Excerpt to read:
....
Early signals from the Trump administration suggest it may move away from the Biden administration’s regulatory focus on the impact of artificial intelligence (AI) and automated decision-making technology on consumers and workers. This federal policy shift could result in an uptick in state-based AI regulation.
Quick Hits
- On January 23, 2025, President Trump signed an executive order to develop an action plan to enhance AI technology’s growth while reviewing and potentially rescinding prior policies to regulate its use.
- The Trump administration is reversing Biden-era guidance on AI and emphasizing the need for minimal barriers to foster innovation and U.S. leadership in artificial intelligence.
- The administration is working closely with tech leaders and has tapped a tech investor and former executive as the newly created White House AI & Crypto Czar to guide policy development in the AI sector.
- State legislators may step in to fill the regulatory gap.
As part of a flurry of executive action during President Donald Trump’s first week of his second term in office, the president rescinded a Biden-era executive order (EO) issued on October 30, 2023, titled the “Safe, Secure, and Trustworthy Development and Use of Artificial Intelligence,” which sought to create safeguards for the “responsible development and use of AI.”
Further, on January 23, 2025, President Trump took action to shape the development of AI technology, signing EO 14179, “Removing Barriers to American Leadership in Artificial Intelligence.” The order states, “It is the policy of the United States to sustain and enhance America’s global AI dominance in order to promote human flourishing, economic competitiveness, and national security.”
AI Executive Order
President Trump’s EO 14179 directs that, within 180 days, “relevant” agencies create an “action plan to achieve” the EO’s AI policy. That plan is to be developed by the “Assistant to the President for Science and Technology (APST), the Special Advisor for AI and Crypto, and the Assistant to the President for National Security Affairs (APNSA), in coordination with the Assistant to the President for Economic Policy, the Assistant to the President for Domestic Policy, the Director of the Office of Management and Budget (OMB Director), and the heads of such executive departments and agencies (agencies) as the APST and APNSA deem relevant.”
The order also mandates that these heads of agencies immediately review all policies, directives, regulations, and other actions taken under President Biden’s now-revoked EO 14110 to identify any actions inconsistent with the EO’s policy objectives. The EO states that inconsistent actions will be suspended, revised, or rescinded as appropriate to ensure that federal guidelines and regulations do not impede the nation’s role as an AI leader.
The EO directs the OMB Director, in coordination with the APST, to revise two specific OMB memoranda “as necessary to make them consistent” with the president’s new AI policy:
- OMB Memorandum M-24-10, “Advancing Governance, Innovation, and Risk Management for Agency Use of Artificial Intelligence,” issued in March 2024, which directed the Board of Governors of the Federal Reserve System to submit a biennial AI compliance plan to OMB.
- OMB Memorandum M-24-18, “Advancing the Responsible Acquisition of Artificial Intelligence in Government,” issued in October 2024.
Shifting AI Policy
The Biden administration sought to create safeguards for the development of AI technology and its impact on labor markets, potential displacement of workers, and the use of AI and automated decision-making tools to make employment decisions and evaluate worker performance.
....
Exercise objective: Please pull out, word for word, the part of the AI policy article above that runs from "The order also" to "an AI leader.".

Dataset excerpt:
....
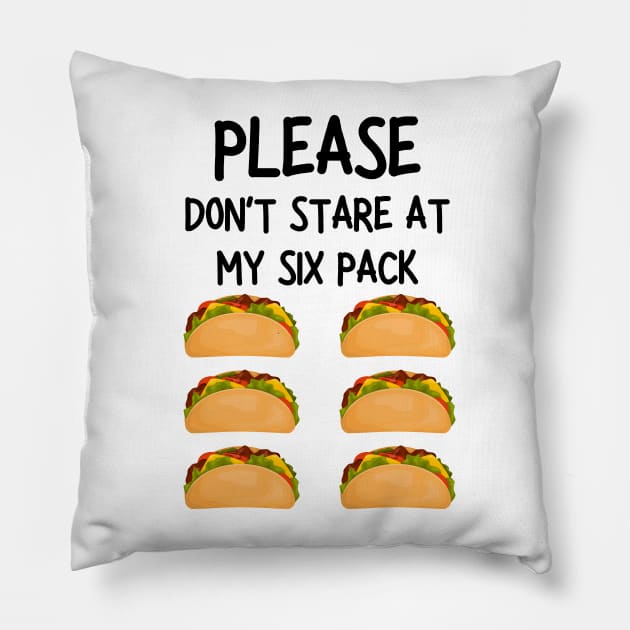 please don't stare at my six pack funny tacos Pillow by mdr design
....
Task answer:
The order also mandates that these heads of agencies immediately review all policies, directives, regulations, and other actions taken under President Biden’s now-revoked EO 14110 to identify any actions inconsistent with the EO’s policy objectives. The EO states that inconsistent actions will be suspended, revised, or rescinded as appropriate to ensure that federal guidelines and regulations do not impede the nation’s role as an AI leader.